Peptide vaccines were shown to induce specific T cell reponses in the majority of patients with resected primary melanoma. We evaluated the immunogenicity of tyrosinase peptides in the combination with the adjuvants GM-CSF and KLH in patients with relapsed resected stage III/IV melanoma (median 4.5 (± 4.2) previous relapses, range 1–20 relapses). Twentythree patients received tyrosinase peptides mixed with KLH administered 4 times 2 weekly and then 2 times 4 weekly with GM-CSF daily for 4 days. Using intracellular cytokine and tetramer staining Tyrosinase specific IFNγ-producing T cells ranging from 0.05 to 1.4% of CD3+CD8+ T cells were already detected in 13 of the 23 patients before vaccination was initiated. In 12 of these patients we were unable to boost the frequency of tyrosinase-specific T cells by 6 vaccinations. In contrast, induction of tyrosinase-specific T cells was achieved in 7 out of 10 patients without preexisting immunity with 0.08–0.3% specific T cells of CD3+CD8+ T cells after 6 vaccinations. Prolonged immunization for a total of 12 cycles resulted in induction of further increase of the frequency of peptide-specific T cells up to 1.9% in 5 of 6 patients. The phenotypic characterization of preexisting as well as of vaccine-induced T cells showed the presence of both tyrosinase-specific memory and effector T cells and vaccination did not result in a major phenotypic shift in the prevaccination T cells.
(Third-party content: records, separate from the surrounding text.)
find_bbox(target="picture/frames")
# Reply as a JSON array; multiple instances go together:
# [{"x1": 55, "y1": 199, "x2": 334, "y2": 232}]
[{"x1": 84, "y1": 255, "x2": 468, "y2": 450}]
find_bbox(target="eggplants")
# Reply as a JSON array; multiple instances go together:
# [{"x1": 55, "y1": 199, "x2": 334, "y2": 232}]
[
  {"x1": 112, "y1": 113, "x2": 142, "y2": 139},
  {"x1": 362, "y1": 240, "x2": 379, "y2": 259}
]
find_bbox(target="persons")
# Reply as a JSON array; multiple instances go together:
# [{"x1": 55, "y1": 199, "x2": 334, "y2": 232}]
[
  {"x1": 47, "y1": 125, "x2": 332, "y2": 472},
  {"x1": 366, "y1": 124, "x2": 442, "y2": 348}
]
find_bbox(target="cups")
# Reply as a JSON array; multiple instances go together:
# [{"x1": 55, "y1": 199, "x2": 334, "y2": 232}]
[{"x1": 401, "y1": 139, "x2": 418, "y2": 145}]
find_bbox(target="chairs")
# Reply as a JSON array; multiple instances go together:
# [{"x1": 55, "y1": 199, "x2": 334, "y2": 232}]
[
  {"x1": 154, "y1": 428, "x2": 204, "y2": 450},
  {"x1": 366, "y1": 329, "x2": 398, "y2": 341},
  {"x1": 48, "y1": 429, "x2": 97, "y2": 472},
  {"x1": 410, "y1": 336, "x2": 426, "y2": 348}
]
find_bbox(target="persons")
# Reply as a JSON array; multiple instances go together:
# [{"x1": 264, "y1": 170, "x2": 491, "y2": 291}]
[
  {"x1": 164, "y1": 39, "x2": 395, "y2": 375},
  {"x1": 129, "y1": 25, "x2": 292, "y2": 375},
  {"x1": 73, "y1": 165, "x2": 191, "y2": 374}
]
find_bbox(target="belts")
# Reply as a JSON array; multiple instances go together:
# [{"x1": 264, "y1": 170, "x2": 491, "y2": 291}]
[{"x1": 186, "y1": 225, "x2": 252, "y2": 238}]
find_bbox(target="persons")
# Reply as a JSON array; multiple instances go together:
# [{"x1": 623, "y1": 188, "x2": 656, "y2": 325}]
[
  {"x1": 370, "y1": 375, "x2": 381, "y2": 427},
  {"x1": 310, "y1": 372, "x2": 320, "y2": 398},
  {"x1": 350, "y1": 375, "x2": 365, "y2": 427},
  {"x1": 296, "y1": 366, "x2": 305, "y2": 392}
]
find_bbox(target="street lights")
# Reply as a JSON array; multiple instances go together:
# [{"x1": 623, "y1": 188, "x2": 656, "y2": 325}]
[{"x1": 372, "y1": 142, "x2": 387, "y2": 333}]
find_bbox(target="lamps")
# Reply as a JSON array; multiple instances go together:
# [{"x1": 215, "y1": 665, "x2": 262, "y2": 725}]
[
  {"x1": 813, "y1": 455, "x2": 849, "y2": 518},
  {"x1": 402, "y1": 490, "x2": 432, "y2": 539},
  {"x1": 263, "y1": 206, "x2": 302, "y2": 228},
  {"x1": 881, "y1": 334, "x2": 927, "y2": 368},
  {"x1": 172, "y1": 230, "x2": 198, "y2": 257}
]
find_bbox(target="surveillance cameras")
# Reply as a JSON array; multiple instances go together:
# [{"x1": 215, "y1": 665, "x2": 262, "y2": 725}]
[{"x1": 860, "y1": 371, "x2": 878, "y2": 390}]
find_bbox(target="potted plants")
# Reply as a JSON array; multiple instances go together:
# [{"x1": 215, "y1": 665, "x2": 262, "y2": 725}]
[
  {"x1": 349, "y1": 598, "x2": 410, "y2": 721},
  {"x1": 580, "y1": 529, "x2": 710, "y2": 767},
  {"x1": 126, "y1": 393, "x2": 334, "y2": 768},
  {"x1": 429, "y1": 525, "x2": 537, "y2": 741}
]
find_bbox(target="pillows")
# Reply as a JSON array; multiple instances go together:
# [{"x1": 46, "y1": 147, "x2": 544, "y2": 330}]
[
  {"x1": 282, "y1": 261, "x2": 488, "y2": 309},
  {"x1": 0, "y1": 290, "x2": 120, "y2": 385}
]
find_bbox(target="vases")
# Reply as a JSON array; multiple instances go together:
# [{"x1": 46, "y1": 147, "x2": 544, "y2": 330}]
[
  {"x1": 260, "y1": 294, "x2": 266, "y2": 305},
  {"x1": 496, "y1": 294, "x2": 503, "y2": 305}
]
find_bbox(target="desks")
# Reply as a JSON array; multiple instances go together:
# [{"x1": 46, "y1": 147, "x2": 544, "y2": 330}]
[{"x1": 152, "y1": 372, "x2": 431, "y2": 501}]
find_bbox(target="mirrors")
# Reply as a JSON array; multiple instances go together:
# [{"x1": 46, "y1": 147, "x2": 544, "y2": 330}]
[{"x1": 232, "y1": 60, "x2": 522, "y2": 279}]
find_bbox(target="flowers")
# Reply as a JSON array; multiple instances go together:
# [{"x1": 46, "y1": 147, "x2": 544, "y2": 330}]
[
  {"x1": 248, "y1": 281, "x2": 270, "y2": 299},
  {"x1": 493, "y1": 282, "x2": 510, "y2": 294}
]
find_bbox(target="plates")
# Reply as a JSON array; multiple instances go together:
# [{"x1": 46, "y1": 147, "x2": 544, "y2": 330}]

There were also no major differences in the proliferation capacity of Tyrosinase specific T after short-term in-vitro stimulation with IL-2 between the group with inducible T cell responses and patients with a preexisting T cell response. In summary our results indicate that a preexisting T cell response to a peptide significantly impairs the ability of the vaccine to expand specific T cells.